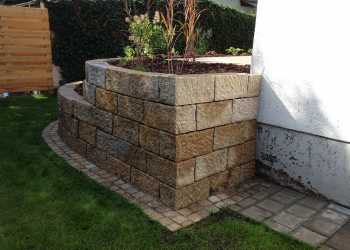Gartenmauern 64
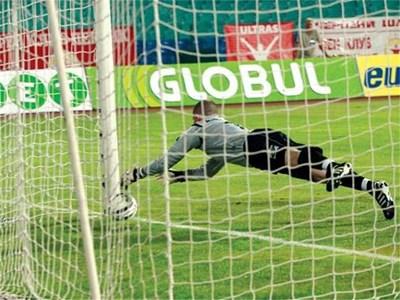Вратарят на ТНС Пол Харисън е пуснал топката във вратата си, но естонският рефер не видя гола на Тонев. СНИМКА: КРИСТИНА ЦВЕТКОВА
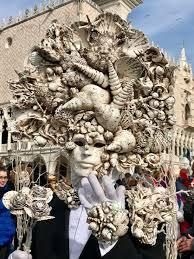 carnivale costumes colonne di san marco e san todaro venice italy there were some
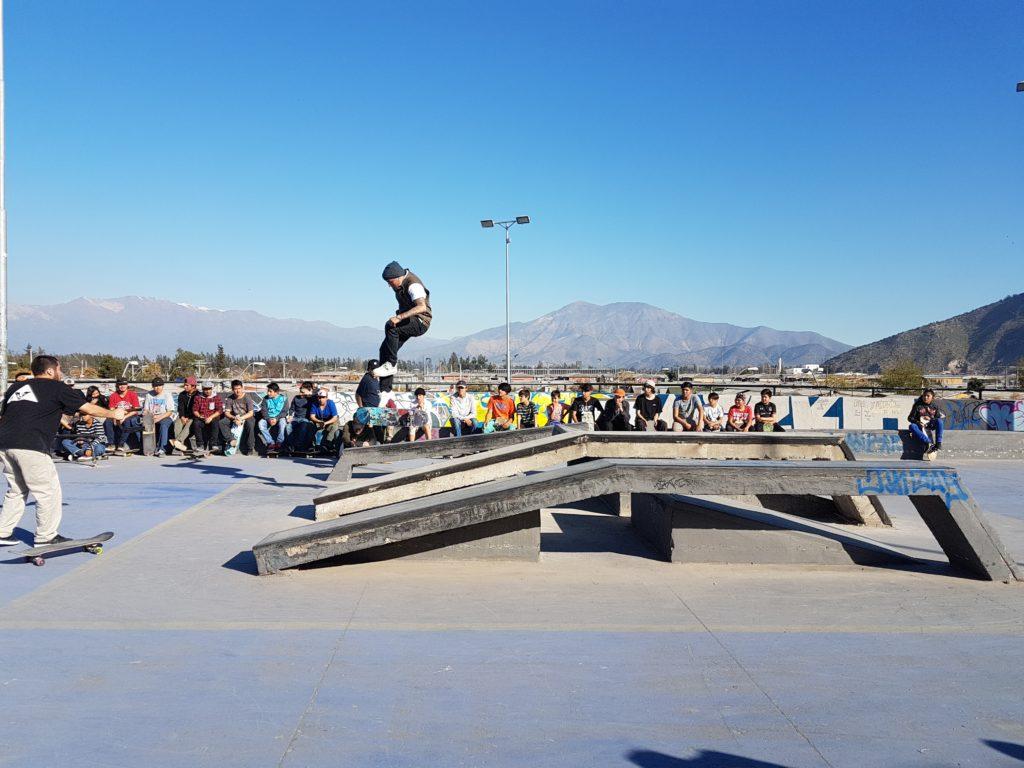 Skatepark en Puente Alto. Brillante demostración de este atractivo deporte que estará en los próximos Juegos Olímpicos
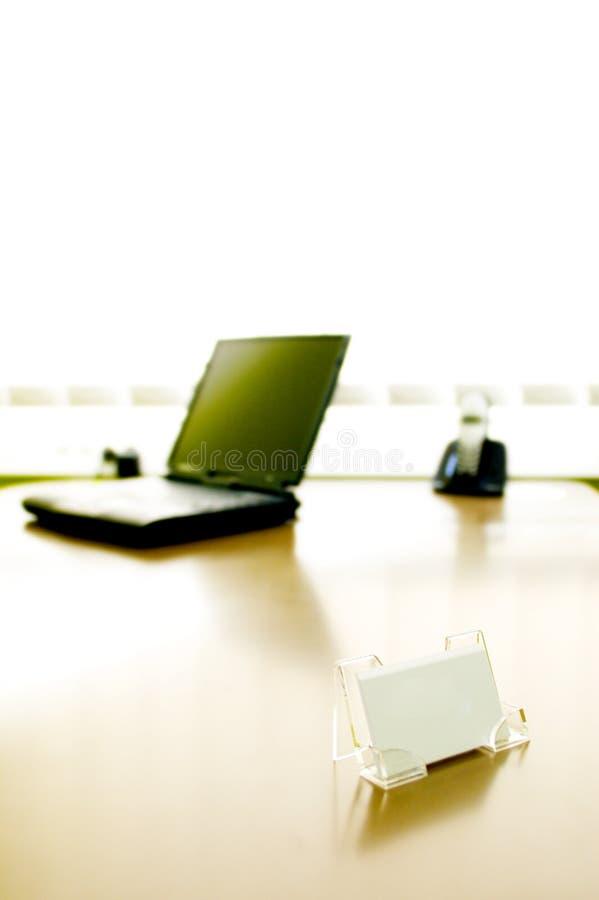 skrivbordkontor arkivbild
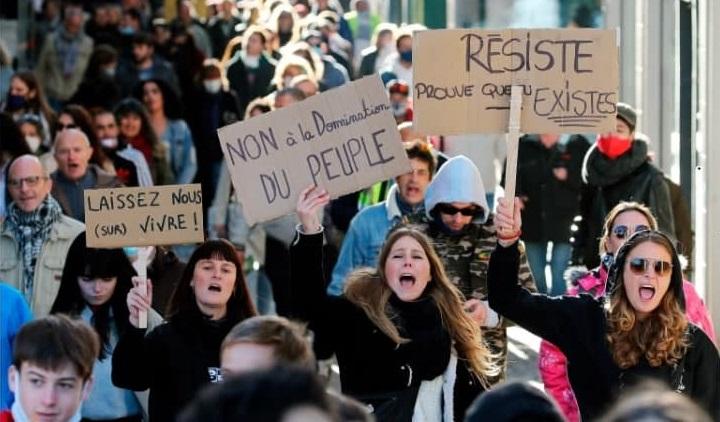 Французы против закона о запрете идентификации полицейских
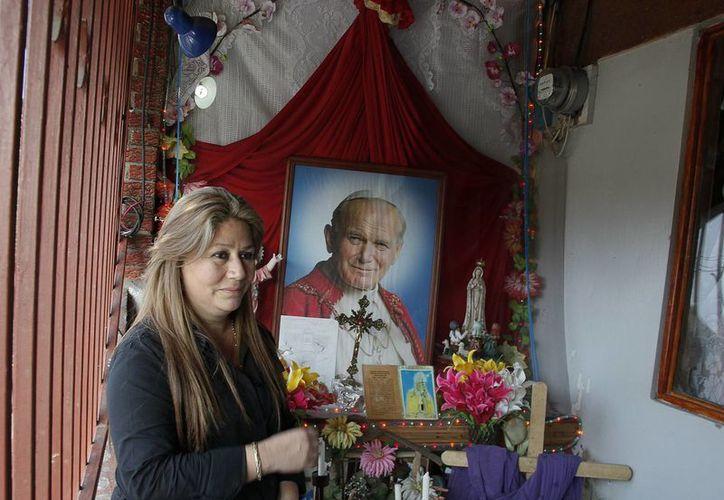 La milagrosa curación de Floribeth Mora abrió el camino a la canonización de Juan Pablo II, cuya ceremonia será este 27 de abril en el Vaticano, donde ella será invitada de honor. (AP)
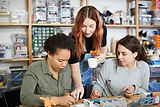 Les femmes dans l'atelier de bijoux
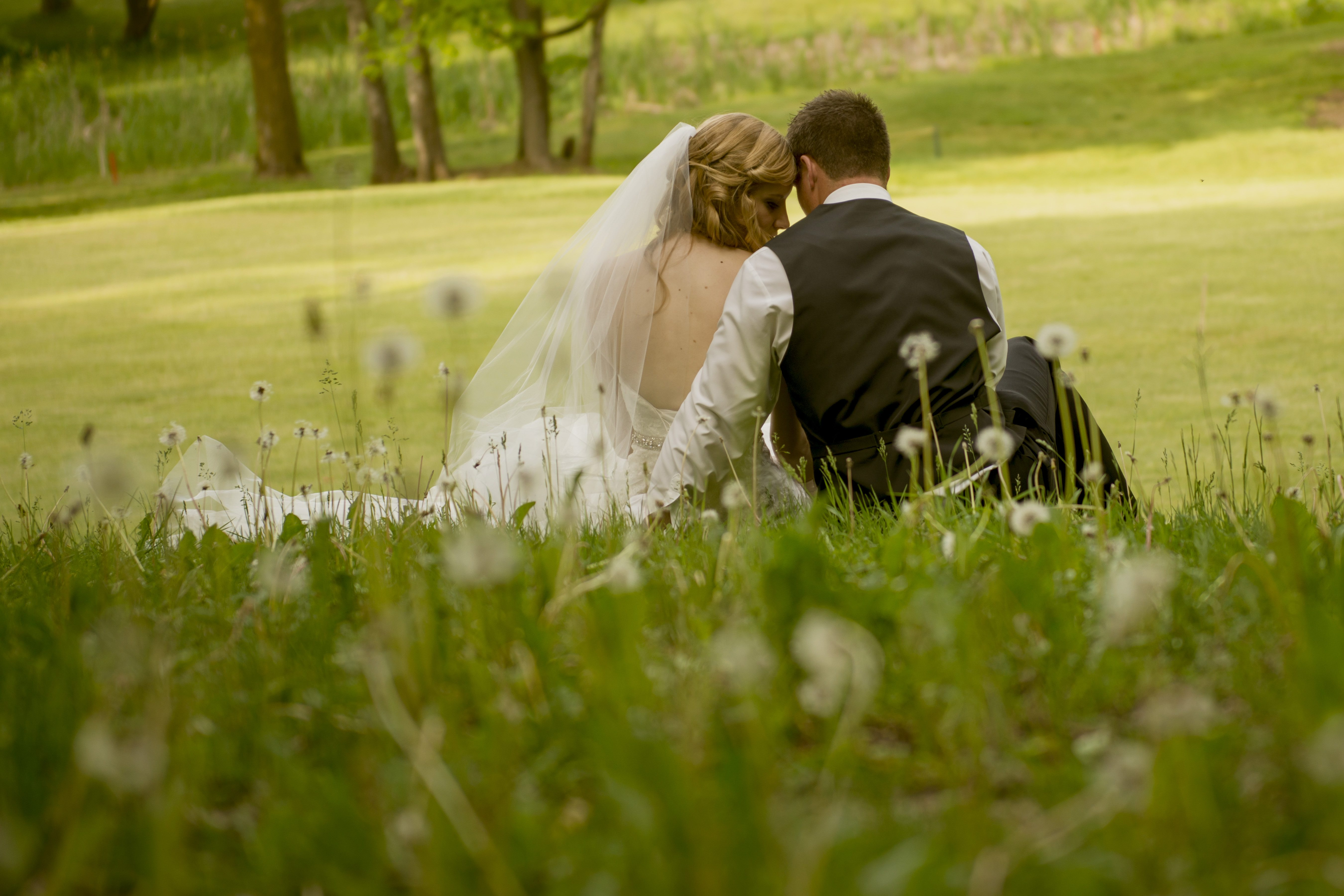 Reality Wedding Story White Washed Antiques Amp Babys Breath At Dundee Country Club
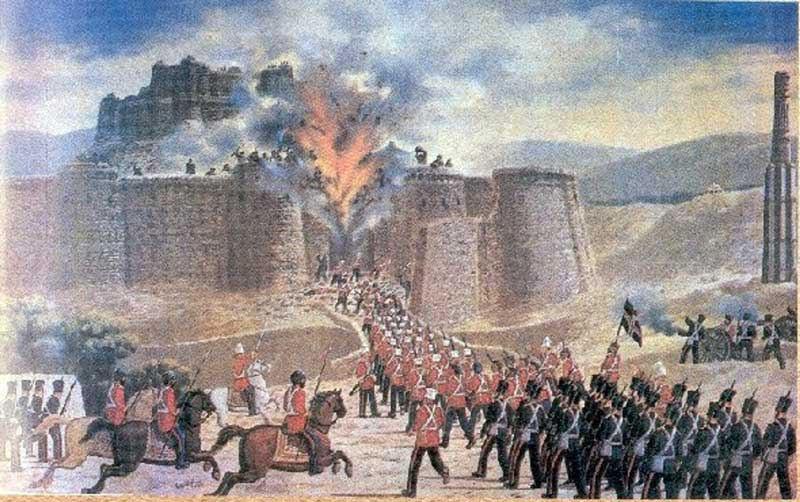 British-Indian force attacks the Ghazni fort during the First Afghan War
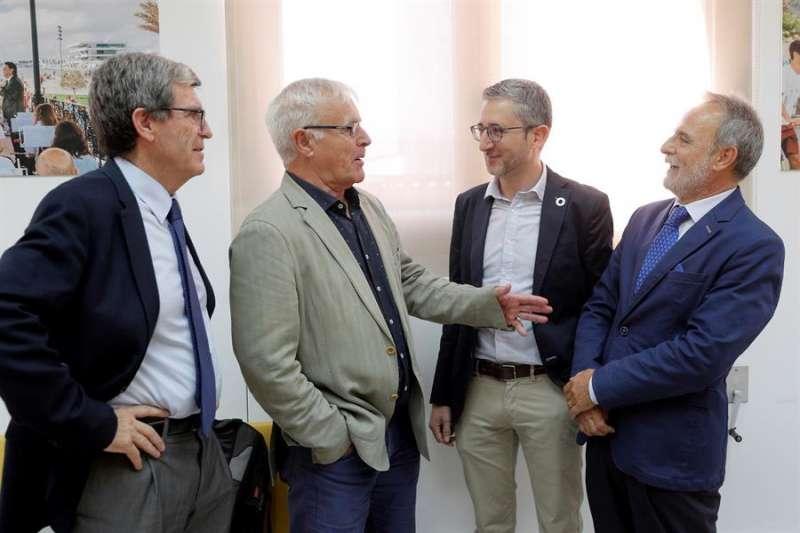Joan Ribó (2º i), el conseller Arcadi España (2º d), el presidente de Puertos del Estado, Salvador Encina (d), y el presidente de la Autoridad Portuaria, Aurelio Martínez. EFE/Kai Försterling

■ ■ ■ ■ ■

WHAT IS BEING ASKED:
Using the records above, output an exact copy without any pictures.

ANSWER SECTION:
Gartenmauern 64
Вратарят на ТНС Пол Харисън е пуснал топката във вратата си, но естонският рефер не видя гола на Тонев. СНИМКА: КРИСТИНА ЦВЕТКОВА
 carnivale costumes colonne di san marco e san todaro venice italy there were some
 Skatepark en Puente Alto. Brillante demostración de este atractivo deporte que estará en los próximos Juegos Olímpicos
 skrivbordkontor arkivbild
 Французы против закона о запрете идентификации полицейских
 La milagrosa curación de Floribeth Mora abrió el camino a la canonización de Juan Pablo II, cuya ceremonia será este 27 de abril en el Vaticano, donde ella será invitada de honor. (AP)
 Les femmes dans l'atelier de bijoux
 Reality Wedding Story White Washed Antiques Amp Babys Breath At Dundee Country Club
 British-Indian force attacks the Ghazni fort during the First Afghan War
Joan Ribó (2º i), el conseller Arcadi España (2º d), el presidente de Puertos del Estado, Salvador Encina (d), y el presidente de la Autoridad Portuaria, Aurelio Martínez. EFE/Kai Försterling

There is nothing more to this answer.